Following the RDF-model, a semantic triple describes a semantic relation between two Wikidata items. A triple operation, in turn, documents when a certain triple has been added to the knowledge base of Wikidata.
I wrote this script for my master's thesis (https://github.com/rlafraie/masters-thesis) where I focussed on inductive techniques of knowledge graph embedding and elaborated an evaluation framework to assess their predictive power throughout the evolution of a knowledge graph. In this sense, I needed an evolving knowledge graph which is based on factual data and represented by a time stream of triple operations.

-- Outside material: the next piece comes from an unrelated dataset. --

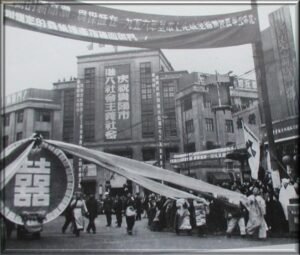 Calmly Facing Socialist Transformation Kweiyang Rotary Club 貴陽扶輪社 Celebrated United Nations Week in October 1949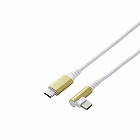 ＵＳＢ‐Ｃケーブル　ＰＤ　Ｌ字　２ｍ　イエロー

“wikidata_history_extractor.py” requires two inputs. That is:
-
The number of cores granted for the extraction process (used for parallel processing of the history dumps).
-
The dump date of the Wikidata history. As the dumps are frequently released, please have a look at https://dumps.wikimedia.org/wikidatawiki/ for the seven latest dump dates. Be aware that not all of these dump dates release the Wikidata history. History dumps considered by the script follow the pattern “wikidatawiki-[dump date]-pages-meta-history*.xml*.bz2”. So before using this script, look into the listed paths at the aforementioned link to assure that such files are included.
I executed this script for the Wikidata history dumped on 1st May 2020 and obtained a time stream of approx. 9.3 million triple operations. Accordingly, I named this dataset Wikidata9M and published it at https://github.com/rlafraie/Wikidata9M. As the script requires to download and process a huge amount of data, you may use the Wikidata9M dataset if your use case does not require the change history that has occurred in the meantime.
Hereby, I declare that I license the script “wikidata_history_extractor.py” under the MIT license whereas I license all datasets that are created with the aforementioned script under the CC BY-SA 4.0 License.